Work item A =
Answer these from the Python bytes-to-JSON question:
(i) What encoding is passed to decode when the bytes are turned into a string?
(ii) What value is given for "Ref"?
(iii) What error is reported when json.loads is called?
Work item B = Reproduce the part of the Python bytes-to-JSON question starting with "but when I try" and going on through "174 (char 173)".

Page text =
%%

Convert a bytes array into JSON format - python

I want to parse a bytes string in JSON format to convert it into python objects. This is the source I have:
my_bytes_value = b'[{\'Date\': \'2016-05-21T21:35:40Z\', \'CreationDate\': \'2012-05-05\', \'LogoType\': \'png\', \'Ref\': 164611595, \'Classe\': [\'Email addresses\', \'Passwords\'],\'Link\':\'http://some_link.com\'}]'
And this is the desired outcome I want to have:
[{
"Date": "2016-05-21T21:35:40Z",
"CreationDate": "2012-05-05",
"LogoType": "png",
"Ref": 164611595,
"Classes": [
"Email addresses",
"Passwords"
],
"Link": "http://some_link.com"}]
First, I converted the bytes to string:
my_new_string_value = my_bytes_value.decode("utf-8")
but when I try to invoke loads to parse it as JSON:
my_json = json.loads(my_new_string_value)
I get this error:
json.decoder.JSONDecodeError: Expecting value: line 1 column 174 (char 173)

%%

Collected data =
%%

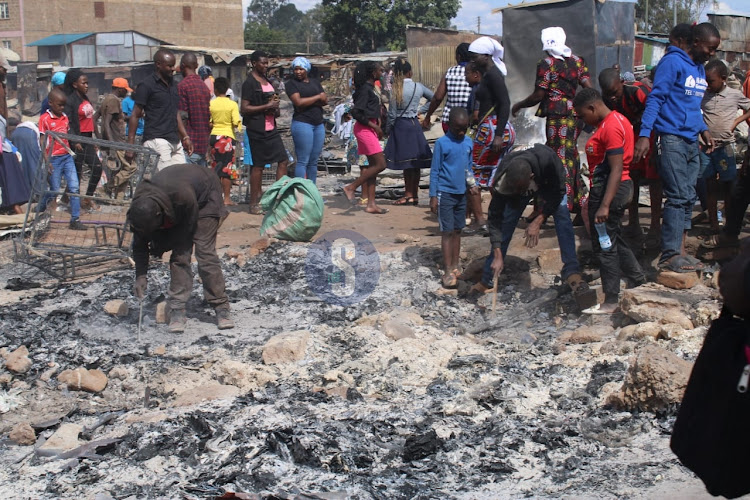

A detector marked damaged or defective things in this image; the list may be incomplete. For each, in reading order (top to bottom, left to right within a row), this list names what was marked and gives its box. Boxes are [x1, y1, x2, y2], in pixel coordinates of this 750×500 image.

burnt metal structure [13, 133, 160, 280]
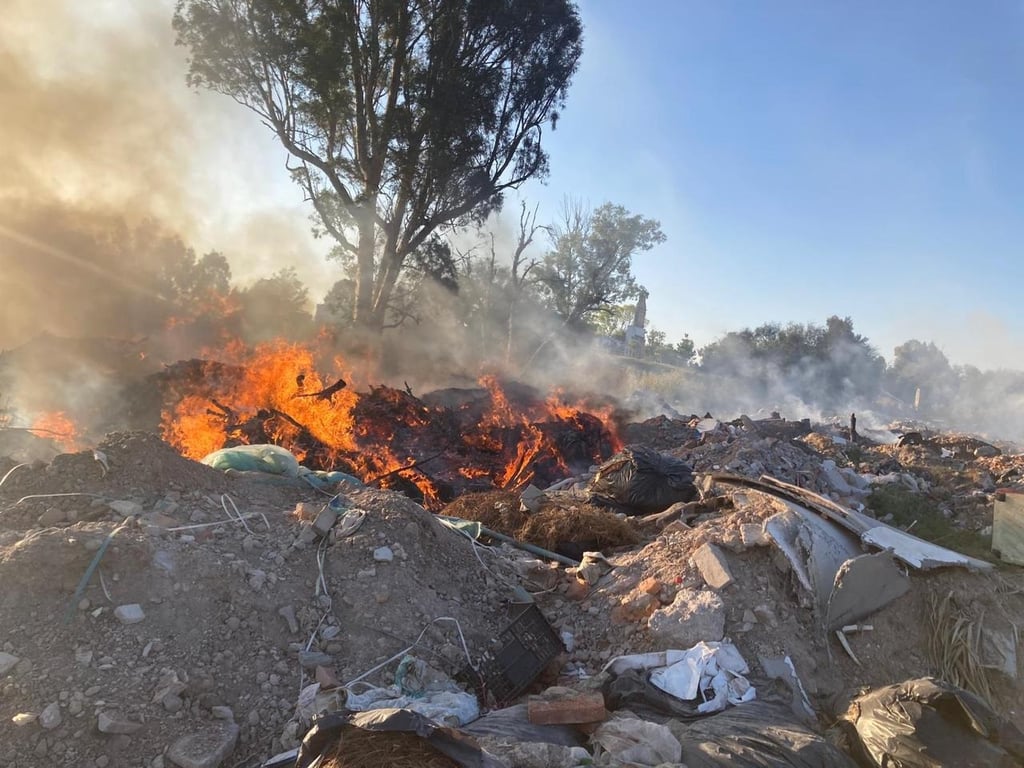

%%

Output A =
(i) "utf-8"
(ii) 164611595
(iii) json.decoder.JSONDecodeError: Expecting value: line 1 column 174 (char 173)

Output B =
but when I try to invoke loads to parse it as JSON:
my_json = json.loads(my_new_string_value)
I get this error:
json.decoder.JSONDecodeError: Expecting value: line 1 column 174 (char 173)